• [EXTRACTED RECORDS]
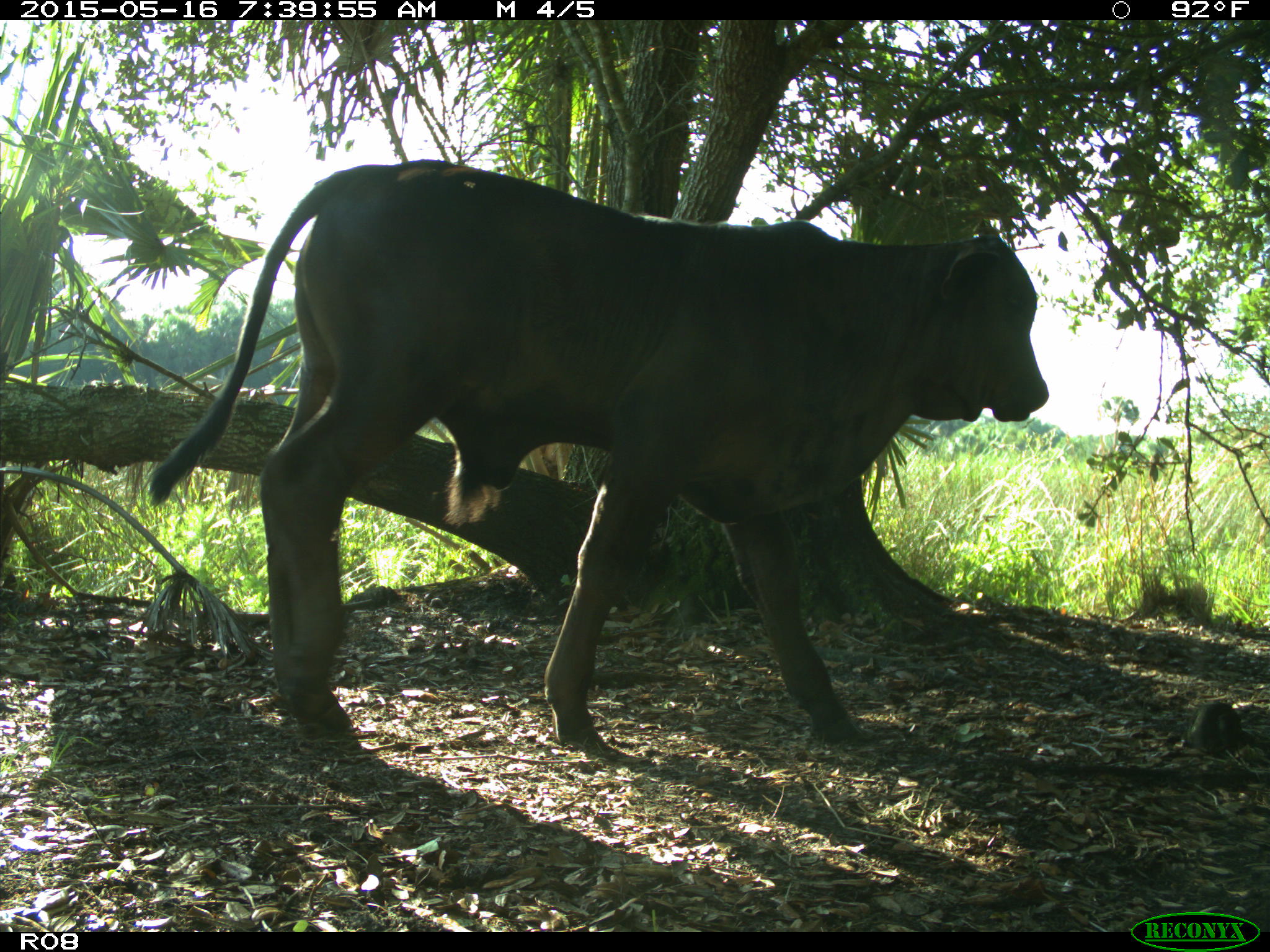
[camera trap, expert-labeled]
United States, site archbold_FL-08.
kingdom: Animalia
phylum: Chordata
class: Mammalia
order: Artiodactyla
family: Bovidae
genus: Bos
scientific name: Bos taurus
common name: domestic cow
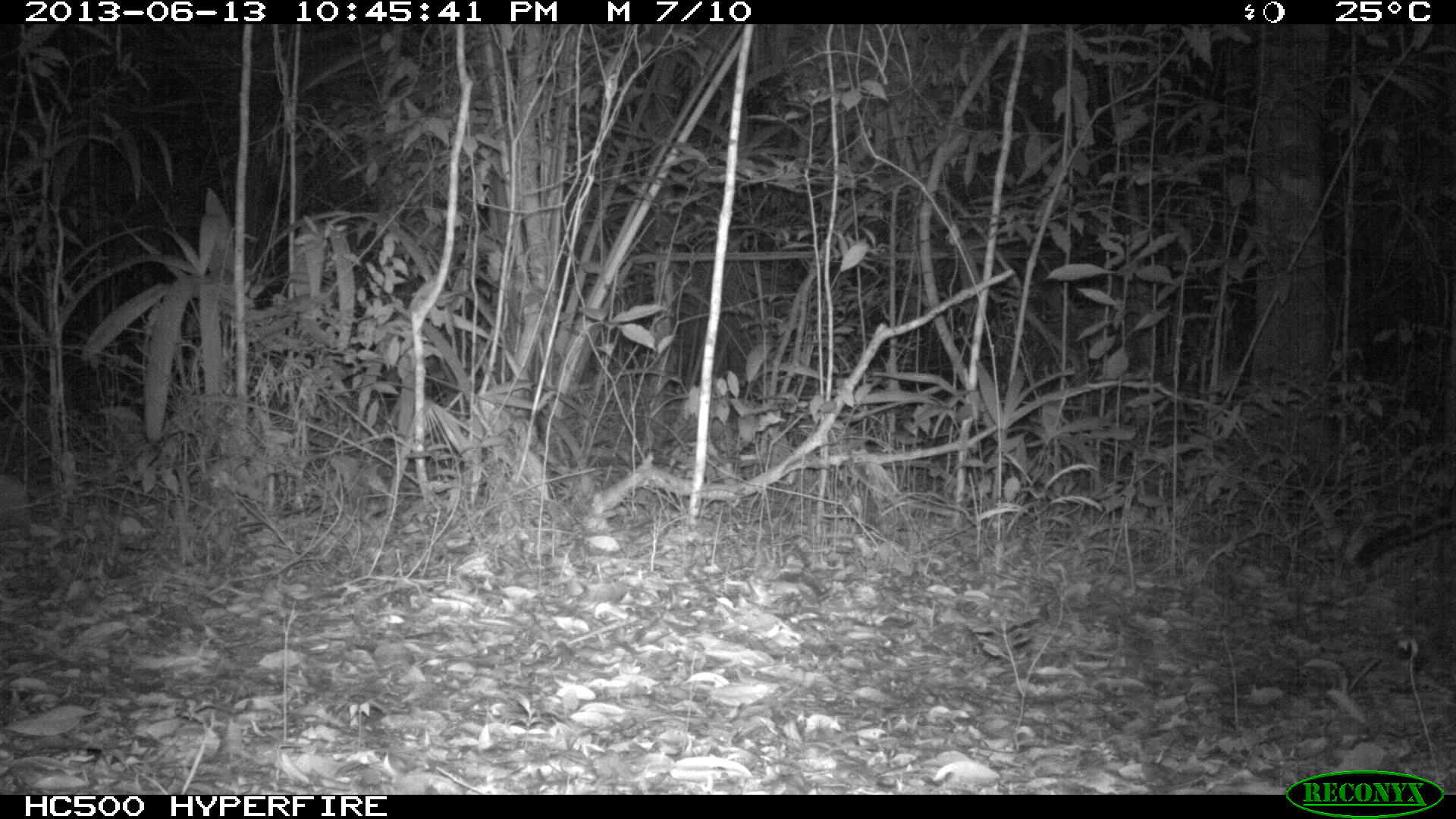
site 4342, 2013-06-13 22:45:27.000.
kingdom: Animalia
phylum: Chordata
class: Mammalia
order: Carnivora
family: Felidae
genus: Leopardus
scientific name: Leopardus pardalis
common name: ocelot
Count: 1.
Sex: female.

• [TASK DIRECTIONS] From the data above, copy each line that has the string "site".

• [OUTPUT BELOW]
United States, site archbold_FL-08.
site 4342, 2013-06-13 22:45:27.000.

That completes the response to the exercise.